> Belirlenen Görev: Yazar Ebru Ojen'i tanıtan yazıyı son cümlesinin ardından sürdürünüz.

Geleceğin 10 yazarı /Ebru Öjen

Edebiyat dünyasının alanında yetkin 10 ismine ‘İlk kitabıyla dikkatlerini çeken, yeni çalışmalarını merakla bekledikleri yazarları’ sorduk. Ortaya Türkiye edebiyatının yeni yıldızları çıktı…

Büyük edebiyat jürisi seçti
Doğan Hızlan / Selim İleri / Latife Tekin / Ömer Türkeş / Ayfer Tunç / Metin Celal / Handan İnci Semih Gümüş / Seval Şahin / Kemal Varol

 

 

YAZDIKÇA KENDİMİ ÇEKİCİ HİSSEDERİM

Ebru Ojen
Aşı, Raskolün Baltası

2014’te yayımlanan romanı ‘Aşı’da; bir devlet otoritesi tarafından ülkenin doğusunda aşı yoluyla gerçekleştirilmek istenen doğum kontrolünün köylerde, kasabalarda, kentlerde daha doğrusu tek tek zihinlerde yarattığı korkuyu anlatıyordu Ebru Ojen. Aslında beden meselesi üzerine bir isyan metniydi ‘Aşı’. Kimi dergilerde yayımlanan öykülerde de yine bu mesele etrafında, ‘doğal’ bir biçimde yazıyor Ebru Ojen. Sevmediği ütüden kaçmak için bahane üreteyim derken, yeni öykü kaleme aldıran bir doğallık bu. Çok zaman, biraz ağzı bozuk… Hem babasının görevi dolayısıyla yaşadığı farklı coğrafyalar, hem akraba saydığı yazarlar sağlıyor bu doğallığı. Yazmaya başladığı ilk günden itibaren “cinsellik, sınırlanma, karşı olmak, isyan etmek, saklanmak, küfür, kusmak, bağırmak, kafa tutmak, kan, hiçlik, boğuşma, boşalma, dışlanma, öç, cinsel organlar, dışkı, zehirler, çiçekler, mantarlar, kimyasallar vs. gibi konularda” yazmayı çok sevdiğini belirten Ojen, “İlk okuduğum kitap Marquis de Sade’ın ‘Justin’ kitabıydı. Bence Sade 1740’ta ‘İğrenç olan her şey vardır’ demek için dünyaya geldi! Sade dışında Beat kuşağı şair ve yazarlarını severek okurum. Ferlinghetti, Ginsberg, Neal Cassedy… Jack Kerouac’ın yazdığı her şeyi okudum” sözleriyle yakın hissettiği yazarlarını sıralıyor. Yazmakla olan ilişkisini ise “Yazdıkça kendimi çekici hissederim. Sanki memelerimi açmışım ve bütün bağnazlar üzerime tükürüyormuş gibi olur” diye belirten Ebru Ojen, romanındaki isyanı da Aragon, Eluard, İsmet Özel, Ece Ayhan, Nietzche, Sylvia Plath, Can Yücel, Turgut Uyar, Cemal Süreya gibi yazar ve şairlerden aldığı ilhamla açıklıyor. Ojen; şu an tıpkı ‘Aşı’daki gibi, yine otoriteyle ilişki ve ‘beden’ meselesini bir araya getiren romanı üzerinde çalışıyor.

Çıkarılan veri girdileri:
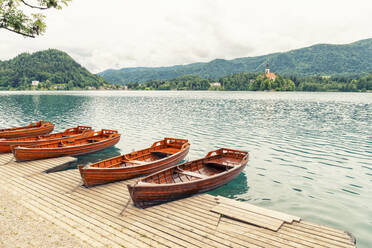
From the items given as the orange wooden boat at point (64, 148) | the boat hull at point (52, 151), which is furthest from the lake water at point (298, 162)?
the orange wooden boat at point (64, 148)

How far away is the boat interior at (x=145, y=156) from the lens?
14.2 meters

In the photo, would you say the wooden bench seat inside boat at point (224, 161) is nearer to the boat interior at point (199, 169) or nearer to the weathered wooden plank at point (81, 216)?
the boat interior at point (199, 169)

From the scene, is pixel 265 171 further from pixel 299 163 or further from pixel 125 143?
pixel 125 143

> Görevin Sonucu:
 

DİLE DAİR BİR İTİRAZ                
Deniz Gezgin
Ahraz, Sel Yayınları
Geleceğin 10 yazarı

Daha önce ‘Hayvan Mitosları’, ‘Su Mitosları’ ve ‘Bitki Mitosları’ adlı inceleme kitaplarına imza atmış Deniz Gezgin, edebiyata ‘Ahraz’ adlı romanıyla giriş yapmıştı. Türkçe sözlüklerde ahraz kelimesi için ‘dilsiz’ ve ‘sağır ve dilsiz’ açıklamaları yapılıyor. ‘Ahraz’da; tıpkı adı gibi dilsiz ve sağır bırakılanı sözcüklerin derin köklerine dokunarak duyan, duyurmaya gayret eden bir romana imza atan Gezgin şöyle açıklıyor romanını: “Ahraz, kötülüğe bir aileyle ve sonucunda toplumla kuşatılmışlığa, dille mühürlenmiş söylencelere, günâh keçilerine, suç ve sus birliğine dairdi.”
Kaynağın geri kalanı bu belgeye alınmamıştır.